Our seamless protocol integration
We think that in the way we want to work and succeed, it’s key to maximize the transparency between lenders and borrowers. So, in order to do so, the protocol needs to be extended in a way that allows borrowers to automatically publish information that concerns their collateral.
Our legal structure
Sounds like a major step. But what is a DAO anyway? It may sound like a term from 1992’s Mortal Kombat, but it’s actually just short for “Decentralized Autonomous Organization”, which basically means a software that runs on-chain and offers its users a built-in model for the collective management of its code. It mainly differs from TradFi structures in that it isn’t managed by boards, committees or executives.
With our protocol, we want to straddle DeFi and real-world asset financing – that’s a given. Therefore, it is not entirely clear today that a metamorphosis from our current LLC structure to a DAO will serve our purpose in the best way. Our main argument regarding the decentralization and democratization of finance is to make it less fragile. So, being able to structure the entity as a DAO in the future would be a logical step. While we’re still in the process of growing and establishing the company, The LLC structure is the more pragmatic legal structure for regulatory and other purposes and over time we will re-asses the merits of transforming towards a DAO.
Our international expansion
We started in north-western Europe as it’s the established play area of most founding-team members. We’re also most comfortable with the regulatory framework there. However, we see no inherent reason to limit ourselves to the European Union going forward: our geographic expansion into international regions and jurisdictions may well be an important driver of growth in the future.

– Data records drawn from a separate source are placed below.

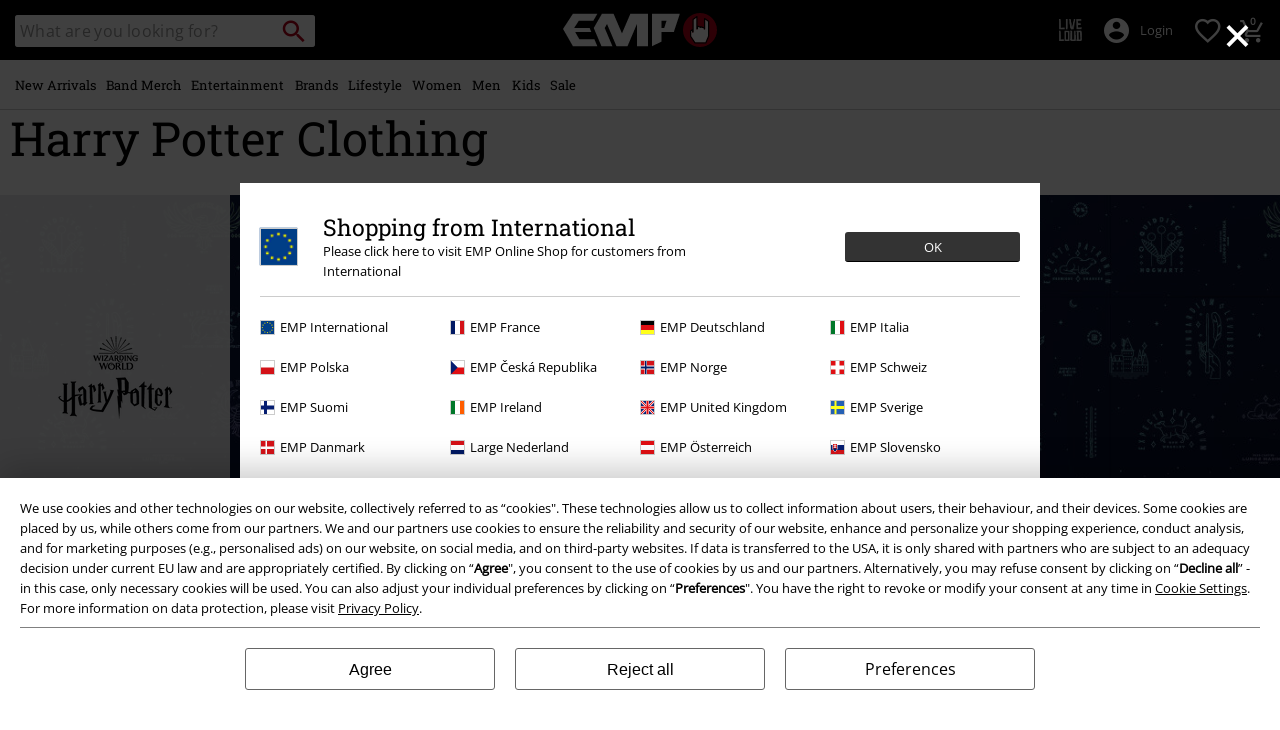

--- FILE ---
content_type: text/javascript; charset=utf-8
request_url: https://p.cquotient.com/pebble?tla=bbqv-GLB&activityType=viewCategory&callback=CQuotient._act_callback0&cookieId=abHED0rUyDyo03kM19xjHQ53dy&userId=&emailId=&products=id%3A%3A591060%7C%7Csku%3A%3A%3B%3Bid%3A%3A588349%7C%7Csku%3A%3A%3B%3Bid%3A%3A479692%7C%7Csku%3A%3A%3B%3Bid%3A%3A588348%7C%7Csku%3A%3A%3B%3Bid%3A%3A587356%7C%7Csku%3A%3A%3B%3Bid%3A%3A572963%7C%7Csku%3A%3A%3B%3Bid%3A%3A581704%7C%7Csku%3A%3A%3B%3Bid%3A%3A584725%7C%7Csku%3A%3A%3B%3Bid%3A%3A443705%7C%7Csku%3A%3A%3B%3Bid%3A%3A591045%7C%7Csku%3A%3A%3B%3Bid%3A%3A587376%7C%7Csku%3A%3A%3B%3Bid%3A%3A589731%7C%7Csku%3A%3A&categoryId=fan-merch-harry-potter-clothing&refinements=%5B%7B%22name%22%3A%22Category%22%2C%22value%22%3A%22fan-merch-harry-potter-clothing%22%7D%5D&personalized=false&sortingRule=default-sort&realm=BBQV&siteId=GLB&instanceType=prd&queryLocale=en&locale=en&referrer=&currentLocation=https%3A%2F%2Fwww.emp-online.com%2Ffan-merch%2Fharry-potter%2Fclothing%2F%3Fstart%3D60%26sz%3D60&__dw_p=28f4be30c00c7605307237845720260330220000000&ls=true&_=1768619893832&v=v3.1.3&fbPixelId=__UNKNOWN__&json=%7B%22cookieId%22%3A%22abHED0rUyDyo03kM19xjHQ53dy%22%2C%22userId%22%3A%22%22%2C%22emailId%22%3A%22%22%2C%22products%22%3A%5B%7B%22id%22%3A%22591060%22%2C%22sku%22%3A%22%22%7D%2C%7B%22id%22%3A%22588349%22%2C%22sku%22%3A%22%22%7D%2C%7B%22id%22%3A%22479692%22%2C%22sku%22%3A%22%22%7D%2C%7B%22id%22%3A%22588348%22%2C%22sku%22%3A%22%22%7D%2C%7B%22id%22%3A%22587356%22%2C%22sku%22%3A%22%22%7D%2C%7B%22id%22%3A%22572963%22%2C%22sku%22%3A%22%22%7D%2C%7B%22id%22%3A%22581704%22%2C%22sku%22%3A%22%22%7D%2C%7B%22id%22%3A%22584725%22%2C%22sku%22%3A%22%22%7D%2C%7B%22id%22%3A%22443705%22%2C%22sku%22%3A%22%22%7D%2C%7B%22id%22%3A%22591045%22%2C%22sku%22%3A%22%22%7D%2C%7B%22id%22%3A%22587376%22%2C%22sku%22%3A%22%22%7D%2C%7B%22id%22%3A%22589731%22%2C%22sku%22%3A%22%22%7D%5D%2C%22categoryId%22%3A%22fan-merch-harry-potter-clothing%22%2C%22refinements%22%3A%22%5B%7B%5C%22name%5C%22%3A%5C%22Category%5C%22%2C%5C%22value%5C%22%3A%5C%22fan-merch-harry-potter-clothing%5C%22%7D%5D%22%2C%22personalized%22%3A%22false%22%2C%22sortingRule%22%3A%22default-sort%22%2C%22realm%22%3A%22BBQV%22%2C%22siteId%22%3A%22GLB%22%2C%22instanceType%22%3A%22prd%22%2C%22queryLocale%22%3A%22en%22%2C%22locale%22%3A%22en%22%2C%22referrer%22%3A%22%22%2C%22currentLocation%22%3A%22https%3A%2F%2Fwww.emp-online.com%2Ffan-merch%2Fharry-potter%2Fclothing%2F%3Fstart%3D60%26sz%3D60%22%2C%22__dw_p%22%3A%2228f4be30c00c7605307237845720260330220000000%22%2C%22ls%22%3Atrue%2C%22_%22%3A1768619893832%2C%22v%22%3A%22v3.1.3%22%2C%22fbPixelId%22%3A%22__UNKNOWN__%22%7D
body_size: 269
content:
/**/ typeof CQuotient._act_callback0 === 'function' && CQuotient._act_callback0([{"k":"__cq_uuid","v":"abHED0rUyDyo03kM19xjHQ53dy","m":34128000},{"k":"__cq_seg","v":"0~0.00!1~0.00!2~0.00!3~0.00!4~0.00!5~0.00!6~0.00!7~0.00!8~0.00!9~0.00","m":2592000}]);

Our own EUR-denominated stablecoin
USD stablecoins have been really successful over the past years. Be that as it may, their European counterparts – various EUR-denominated stablecoins – have neither been as prevalent nor as successful regarding the markets. We believe that there’s a number of factors to the why. The prevailing negative-interest-rate environment seems to be the most dominant argument while there are regulatory and jurisdictional hurdles, too.
In order to tackle the issue of negative sovereign rates, we would have to build a lending business to issue a EUR-denominated stablecoin. And this is exactly what we’re aiming at: issuing a Florence Finance stablecoin through becoming a lending business ourselves and/or contributing to a succesful EUR stablecoin ecosystem with our lending business. While there’s plenty of competition, there’s also plenty of room in the European market for new players.

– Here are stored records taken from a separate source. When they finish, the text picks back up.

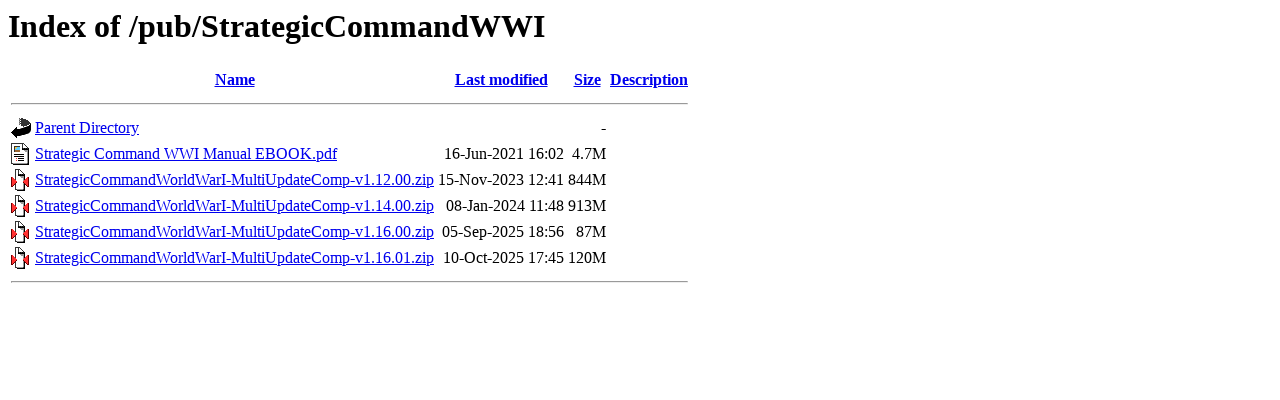

--- FILE ---
content_type: text/html;charset=UTF-8
request_url: http://ftp.eu.matrixgames.com/pub/StrategicCommandWWI/
body_size: 591
content:
<!DOCTYPE HTML PUBLIC "-//W3C//DTD HTML 3.2 Final//EN">
<html>
 <head>
  <title>Index of /pub/StrategicCommandWWI</title>
 </head>
 <body>
<h1>Index of /pub/StrategicCommandWWI</h1>
<table><tr><th><img src="/icons/blank.gif" alt="[ICO]"></th><th><a href="?C=N;O=D">Name</a></th><th><a href="?C=M;O=A">Last modified</a></th><th><a href="?C=S;O=A">Size</a></th><th><a href="?C=D;O=A">Description</a></th></tr><tr><th colspan="5"><hr></th></tr>
<tr><td valign="top"><img src="/icons/back.gif" alt="[DIR]"></td><td><a href="/pub/">Parent Directory</a></td><td>&nbsp;</td><td align="right">  - </td><td>&nbsp;</td></tr>
<tr><td valign="top"><img src="/icons/layout.gif" alt="[   ]"></td><td><a href="Strategic%20Command%20WWI%20Manual%20EBOOK.pdf">Strategic Command WWI Manual EBOOK.pdf</a></td><td align="right">16-Jun-2021 16:02  </td><td align="right">4.7M</td><td>&nbsp;</td></tr>
<tr><td valign="top"><img src="/icons/compressed.gif" alt="[   ]"></td><td><a href="StrategicCommandWorldWarI-MultiUpdateComp-v1.12.00.zip">StrategicCommandWorldWarI-MultiUpdateComp-v1.12.00.zip</a></td><td align="right">15-Nov-2023 12:41  </td><td align="right">844M</td><td>&nbsp;</td></tr>
<tr><td valign="top"><img src="/icons/compressed.gif" alt="[   ]"></td><td><a href="StrategicCommandWorldWarI-MultiUpdateComp-v1.14.00.zip">StrategicCommandWorldWarI-MultiUpdateComp-v1.14.00.zip</a></td><td align="right">08-Jan-2024 11:48  </td><td align="right">913M</td><td>&nbsp;</td></tr>
<tr><td valign="top"><img src="/icons/compressed.gif" alt="[   ]"></td><td><a href="StrategicCommandWorldWarI-MultiUpdateComp-v1.16.00.zip">StrategicCommandWorldWarI-MultiUpdateComp-v1.16.00.zip</a></td><td align="right">05-Sep-2025 18:56  </td><td align="right"> 87M</td><td>&nbsp;</td></tr>
<tr><td valign="top"><img src="/icons/compressed.gif" alt="[   ]"></td><td><a href="StrategicCommandWorldWarI-MultiUpdateComp-v1.16.01.zip">StrategicCommandWorldWarI-MultiUpdateComp-v1.16.01.zip</a></td><td align="right">10-Oct-2025 17:45  </td><td align="right">120M</td><td>&nbsp;</td></tr>
<tr><th colspan="5"><hr></th></tr>
</table>
</body></html>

Our DeFi ecosystem integration
Innovation-driven intentions and future-forward theories should always have their place. And so, composability is an approach we strongly believe in at Florence Finance. After its launch, our protocol is open to integration into existing spheres. We’re exploring potential alliances with established projects such as MakerDAO, Compound or AAVE.

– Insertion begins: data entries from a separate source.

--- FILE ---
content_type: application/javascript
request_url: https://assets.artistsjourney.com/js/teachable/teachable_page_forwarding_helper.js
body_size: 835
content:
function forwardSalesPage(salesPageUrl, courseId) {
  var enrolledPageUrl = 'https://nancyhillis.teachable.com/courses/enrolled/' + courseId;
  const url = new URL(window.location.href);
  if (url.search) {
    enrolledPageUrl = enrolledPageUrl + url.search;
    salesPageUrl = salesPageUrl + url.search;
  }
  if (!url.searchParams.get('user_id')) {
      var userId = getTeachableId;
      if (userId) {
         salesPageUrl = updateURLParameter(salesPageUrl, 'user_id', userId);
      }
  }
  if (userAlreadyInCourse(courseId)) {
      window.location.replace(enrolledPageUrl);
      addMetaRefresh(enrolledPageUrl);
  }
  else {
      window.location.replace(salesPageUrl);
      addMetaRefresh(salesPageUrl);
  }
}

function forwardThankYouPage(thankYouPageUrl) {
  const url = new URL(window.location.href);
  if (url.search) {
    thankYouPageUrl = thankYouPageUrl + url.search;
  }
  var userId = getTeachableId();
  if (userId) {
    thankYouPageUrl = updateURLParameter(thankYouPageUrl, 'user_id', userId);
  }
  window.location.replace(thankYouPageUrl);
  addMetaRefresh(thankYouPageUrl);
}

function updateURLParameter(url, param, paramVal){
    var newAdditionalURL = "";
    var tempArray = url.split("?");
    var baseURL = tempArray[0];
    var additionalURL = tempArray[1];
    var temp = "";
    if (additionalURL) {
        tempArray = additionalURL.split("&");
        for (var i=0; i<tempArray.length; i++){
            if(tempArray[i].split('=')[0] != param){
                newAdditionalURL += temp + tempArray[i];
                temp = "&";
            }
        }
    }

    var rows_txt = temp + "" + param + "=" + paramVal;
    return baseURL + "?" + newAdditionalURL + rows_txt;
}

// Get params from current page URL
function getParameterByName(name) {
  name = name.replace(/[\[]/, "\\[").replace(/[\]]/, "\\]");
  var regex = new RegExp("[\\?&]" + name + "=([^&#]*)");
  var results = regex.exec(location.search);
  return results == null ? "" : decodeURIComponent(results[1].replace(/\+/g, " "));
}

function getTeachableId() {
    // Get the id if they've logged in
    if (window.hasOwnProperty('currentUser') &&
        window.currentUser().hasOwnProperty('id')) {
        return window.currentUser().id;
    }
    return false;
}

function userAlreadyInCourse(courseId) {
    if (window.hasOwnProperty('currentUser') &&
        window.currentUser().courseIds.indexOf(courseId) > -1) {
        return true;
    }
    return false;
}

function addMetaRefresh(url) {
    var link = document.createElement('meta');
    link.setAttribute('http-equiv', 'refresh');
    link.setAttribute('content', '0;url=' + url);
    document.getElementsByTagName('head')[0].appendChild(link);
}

Cutting up the pie would be even more fun, wouldn’t it?
Besides, it also leads to an increase in diversity, so here’s what we’re going for:
- Lending-pool tokens: We’d like to see them available on secondary markets or with aggregators.
- Other protocols: If fellow protocols started accepting our lending-pool tokens as collateral, it would mean the proverbial giant leap for us. If other protocols integrated access to our lending pools in order to network efficiently, we’d grow much faster. In turn, Florence Finance could start setting up the necessary facilities to accept currencies from other protocols.